EXERCISE INSTRUCTIONS: Return the data below exactly, but only from the line containing "[crowd-labeled camera trap]" through the line containing "common name: domestic cat", with both of those lines included.

::::::::

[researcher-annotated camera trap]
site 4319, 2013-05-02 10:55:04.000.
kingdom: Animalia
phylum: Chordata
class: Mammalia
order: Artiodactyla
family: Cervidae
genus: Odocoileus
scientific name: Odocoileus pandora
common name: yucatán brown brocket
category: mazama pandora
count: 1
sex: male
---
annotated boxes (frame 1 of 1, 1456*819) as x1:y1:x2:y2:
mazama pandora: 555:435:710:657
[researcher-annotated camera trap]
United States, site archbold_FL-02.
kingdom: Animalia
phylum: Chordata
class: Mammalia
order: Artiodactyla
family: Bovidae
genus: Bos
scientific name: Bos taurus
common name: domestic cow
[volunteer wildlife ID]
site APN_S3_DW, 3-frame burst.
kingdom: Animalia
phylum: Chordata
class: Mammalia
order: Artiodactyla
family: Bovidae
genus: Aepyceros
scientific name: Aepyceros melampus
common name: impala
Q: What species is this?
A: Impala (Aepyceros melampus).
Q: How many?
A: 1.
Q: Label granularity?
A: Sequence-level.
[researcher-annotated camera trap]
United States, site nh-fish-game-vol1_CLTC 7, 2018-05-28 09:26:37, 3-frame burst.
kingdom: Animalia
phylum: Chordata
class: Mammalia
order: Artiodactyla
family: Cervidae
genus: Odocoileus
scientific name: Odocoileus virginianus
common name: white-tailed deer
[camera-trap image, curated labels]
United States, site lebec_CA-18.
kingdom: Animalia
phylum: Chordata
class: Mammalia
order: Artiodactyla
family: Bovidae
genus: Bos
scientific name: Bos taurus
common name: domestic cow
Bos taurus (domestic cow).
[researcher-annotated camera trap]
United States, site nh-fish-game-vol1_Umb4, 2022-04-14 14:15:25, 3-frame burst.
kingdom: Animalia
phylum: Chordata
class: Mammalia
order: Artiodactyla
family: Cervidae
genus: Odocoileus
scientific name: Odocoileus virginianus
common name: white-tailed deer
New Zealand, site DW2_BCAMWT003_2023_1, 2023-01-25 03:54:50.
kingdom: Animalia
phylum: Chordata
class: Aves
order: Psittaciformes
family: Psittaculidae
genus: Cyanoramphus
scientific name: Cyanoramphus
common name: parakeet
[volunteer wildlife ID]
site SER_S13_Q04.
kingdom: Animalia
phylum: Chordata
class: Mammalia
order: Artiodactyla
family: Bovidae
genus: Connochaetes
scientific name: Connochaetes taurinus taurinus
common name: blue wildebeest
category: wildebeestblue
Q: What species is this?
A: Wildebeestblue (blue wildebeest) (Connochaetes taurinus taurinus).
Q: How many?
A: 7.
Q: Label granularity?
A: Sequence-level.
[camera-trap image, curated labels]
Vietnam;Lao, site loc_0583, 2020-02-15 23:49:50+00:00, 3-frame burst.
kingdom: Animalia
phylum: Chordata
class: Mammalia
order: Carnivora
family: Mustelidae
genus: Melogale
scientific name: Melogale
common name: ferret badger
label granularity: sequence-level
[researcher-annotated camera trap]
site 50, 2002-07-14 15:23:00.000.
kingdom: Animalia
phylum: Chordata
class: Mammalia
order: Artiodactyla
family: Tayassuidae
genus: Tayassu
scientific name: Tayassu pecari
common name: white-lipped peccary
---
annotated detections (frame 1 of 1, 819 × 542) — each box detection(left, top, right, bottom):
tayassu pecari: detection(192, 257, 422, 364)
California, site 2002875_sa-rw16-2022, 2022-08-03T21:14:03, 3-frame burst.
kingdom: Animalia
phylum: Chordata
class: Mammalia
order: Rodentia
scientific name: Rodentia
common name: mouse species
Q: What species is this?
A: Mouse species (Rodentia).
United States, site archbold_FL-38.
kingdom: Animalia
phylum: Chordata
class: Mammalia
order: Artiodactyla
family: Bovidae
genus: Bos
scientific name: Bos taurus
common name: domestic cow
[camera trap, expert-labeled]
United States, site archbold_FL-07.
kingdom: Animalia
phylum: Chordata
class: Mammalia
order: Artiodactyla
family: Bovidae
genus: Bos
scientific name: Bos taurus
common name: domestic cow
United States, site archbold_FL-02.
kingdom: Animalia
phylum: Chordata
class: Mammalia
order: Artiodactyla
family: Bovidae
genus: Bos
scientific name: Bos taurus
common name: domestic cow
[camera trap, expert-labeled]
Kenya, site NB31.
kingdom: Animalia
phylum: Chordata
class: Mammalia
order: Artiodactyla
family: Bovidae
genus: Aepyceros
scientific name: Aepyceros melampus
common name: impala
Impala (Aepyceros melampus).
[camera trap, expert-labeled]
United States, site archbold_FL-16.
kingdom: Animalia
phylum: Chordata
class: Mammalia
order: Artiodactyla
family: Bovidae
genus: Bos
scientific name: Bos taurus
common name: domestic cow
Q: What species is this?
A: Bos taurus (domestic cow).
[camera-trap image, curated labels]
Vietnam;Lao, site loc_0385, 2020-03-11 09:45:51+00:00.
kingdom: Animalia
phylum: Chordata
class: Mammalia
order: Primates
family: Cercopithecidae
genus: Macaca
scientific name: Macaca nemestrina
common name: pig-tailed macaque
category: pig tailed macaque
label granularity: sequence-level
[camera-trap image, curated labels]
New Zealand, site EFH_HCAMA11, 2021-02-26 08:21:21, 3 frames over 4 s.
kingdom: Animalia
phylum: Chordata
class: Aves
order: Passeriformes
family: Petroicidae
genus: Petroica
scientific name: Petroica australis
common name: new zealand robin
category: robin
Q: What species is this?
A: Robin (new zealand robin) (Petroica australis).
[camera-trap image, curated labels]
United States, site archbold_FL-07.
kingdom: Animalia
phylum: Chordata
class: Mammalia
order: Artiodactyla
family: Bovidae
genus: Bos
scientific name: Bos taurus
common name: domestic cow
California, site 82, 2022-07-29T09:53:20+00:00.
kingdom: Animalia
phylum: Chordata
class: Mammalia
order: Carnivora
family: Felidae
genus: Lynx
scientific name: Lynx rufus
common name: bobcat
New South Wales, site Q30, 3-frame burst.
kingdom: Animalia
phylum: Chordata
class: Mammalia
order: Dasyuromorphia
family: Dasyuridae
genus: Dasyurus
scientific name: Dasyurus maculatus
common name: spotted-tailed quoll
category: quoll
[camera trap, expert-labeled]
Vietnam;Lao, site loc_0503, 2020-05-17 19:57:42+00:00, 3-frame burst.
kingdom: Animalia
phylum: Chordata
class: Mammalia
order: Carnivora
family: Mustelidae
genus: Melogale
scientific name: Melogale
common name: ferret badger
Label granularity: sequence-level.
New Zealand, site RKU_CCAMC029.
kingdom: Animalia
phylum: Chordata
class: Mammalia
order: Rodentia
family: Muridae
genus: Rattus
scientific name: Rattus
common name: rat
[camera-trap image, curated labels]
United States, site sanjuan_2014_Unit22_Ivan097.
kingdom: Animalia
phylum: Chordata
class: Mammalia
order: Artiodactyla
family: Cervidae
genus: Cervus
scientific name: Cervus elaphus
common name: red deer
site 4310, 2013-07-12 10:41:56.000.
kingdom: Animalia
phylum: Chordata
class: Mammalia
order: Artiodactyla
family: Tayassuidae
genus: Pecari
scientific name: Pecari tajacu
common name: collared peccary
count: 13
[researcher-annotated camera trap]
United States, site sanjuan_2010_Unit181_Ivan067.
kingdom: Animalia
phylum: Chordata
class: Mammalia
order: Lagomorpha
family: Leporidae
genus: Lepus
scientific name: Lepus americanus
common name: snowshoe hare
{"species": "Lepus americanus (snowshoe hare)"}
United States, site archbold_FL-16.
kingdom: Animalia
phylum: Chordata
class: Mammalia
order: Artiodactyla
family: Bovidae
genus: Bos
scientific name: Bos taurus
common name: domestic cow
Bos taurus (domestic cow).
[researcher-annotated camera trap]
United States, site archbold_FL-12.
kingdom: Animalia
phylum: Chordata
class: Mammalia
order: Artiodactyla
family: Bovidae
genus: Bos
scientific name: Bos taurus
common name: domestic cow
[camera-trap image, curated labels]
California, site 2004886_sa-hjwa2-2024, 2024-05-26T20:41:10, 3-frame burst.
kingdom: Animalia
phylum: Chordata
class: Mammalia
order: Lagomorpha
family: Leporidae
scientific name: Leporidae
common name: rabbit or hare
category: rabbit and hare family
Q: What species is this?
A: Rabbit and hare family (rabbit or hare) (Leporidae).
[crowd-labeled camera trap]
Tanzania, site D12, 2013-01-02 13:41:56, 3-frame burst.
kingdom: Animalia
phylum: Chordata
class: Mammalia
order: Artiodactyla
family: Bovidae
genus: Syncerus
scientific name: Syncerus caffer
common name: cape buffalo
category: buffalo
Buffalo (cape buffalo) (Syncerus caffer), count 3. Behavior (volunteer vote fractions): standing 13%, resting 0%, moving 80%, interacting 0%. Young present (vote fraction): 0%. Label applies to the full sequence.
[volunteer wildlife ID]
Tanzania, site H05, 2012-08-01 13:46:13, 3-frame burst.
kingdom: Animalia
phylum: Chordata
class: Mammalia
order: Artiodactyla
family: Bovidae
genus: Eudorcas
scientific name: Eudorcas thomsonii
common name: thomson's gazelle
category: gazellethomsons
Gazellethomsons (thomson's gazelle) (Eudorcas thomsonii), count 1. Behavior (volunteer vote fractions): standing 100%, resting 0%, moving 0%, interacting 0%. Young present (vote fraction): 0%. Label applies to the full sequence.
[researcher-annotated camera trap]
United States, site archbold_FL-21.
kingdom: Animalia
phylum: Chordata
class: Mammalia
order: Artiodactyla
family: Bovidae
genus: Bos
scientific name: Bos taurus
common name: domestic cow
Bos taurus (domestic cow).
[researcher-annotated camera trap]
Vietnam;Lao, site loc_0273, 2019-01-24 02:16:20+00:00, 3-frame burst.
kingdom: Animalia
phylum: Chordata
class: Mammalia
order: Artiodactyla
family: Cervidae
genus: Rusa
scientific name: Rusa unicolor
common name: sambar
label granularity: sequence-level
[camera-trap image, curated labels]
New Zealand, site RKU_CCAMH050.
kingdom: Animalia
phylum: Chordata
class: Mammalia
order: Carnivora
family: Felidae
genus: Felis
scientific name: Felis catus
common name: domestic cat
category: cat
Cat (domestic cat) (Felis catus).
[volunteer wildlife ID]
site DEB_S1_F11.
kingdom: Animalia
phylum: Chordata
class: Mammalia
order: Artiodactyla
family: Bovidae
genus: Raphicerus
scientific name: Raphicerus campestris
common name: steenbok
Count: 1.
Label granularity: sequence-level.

::::::::

WRITTEN ANSWER:
[crowd-labeled camera trap]
Tanzania, site D12, 2013-01-02 13:41:56, 3-frame burst.
kingdom: Animalia
phylum: Chordata
class: Mammalia
order: Artiodactyla
family: Bovidae
genus: Syncerus
scientific name: Syncerus caffer
common name: cape buffalo
category: buffalo
Buffalo (cape buffalo) (Syncerus caffer), count 3. Behavior (volunteer vote fractions): standing 13%, resting 0%, moving 80%, interacting 0%. Young present (vote fraction): 0%. Label applies to the full sequence.
[volunteer wildlife ID]
Tanzania, site H05, 2012-08-01 13:46:13, 3-frame burst.
kingdom: Animalia
phylum: Chordata
class: Mammalia
order: Artiodactyla
family: Bovidae
genus: Eudorcas
scientific name: Eudorcas thomsonii
common name: thomson's gazelle
category: gazellethomsons
Gazellethomsons (thomson's gazelle) (Eudorcas thomsonii), count 1. Behavior (volunteer vote fractions): standing 100%, resting 0%, moving 0%, interacting 0%. Young present (vote fraction): 0%. Label applies to the full sequence.
[researcher-annotated camera trap]
United States, site archbold_FL-21.
kingdom: Animalia
phylum: Chordata
class: Mammalia
order: Artiodactyla
family: Bovidae
genus: Bos
scientific name: Bos taurus
common name: domestic cow
Bos taurus (domestic cow).
[researcher-annotated camera trap]
Vietnam;Lao, site loc_0273, 2019-01-24 02:16:20+00:00, 3-frame burst.
kingdom: Animalia
phylum: Chordata
class: Mammalia
order: Artiodactyla
family: Cervidae
genus: Rusa
scientific name: Rusa unicolor
common name: sambar
label granularity: sequence-level
[camera-trap image, curated labels]
New Zealand, site RKU_CCAMH050.
kingdom: Animalia
phylum: Chordata
class: Mammalia
order: Carnivora
family: Felidae
genus: Felis
scientific name: Felis catus
common name: domestic cat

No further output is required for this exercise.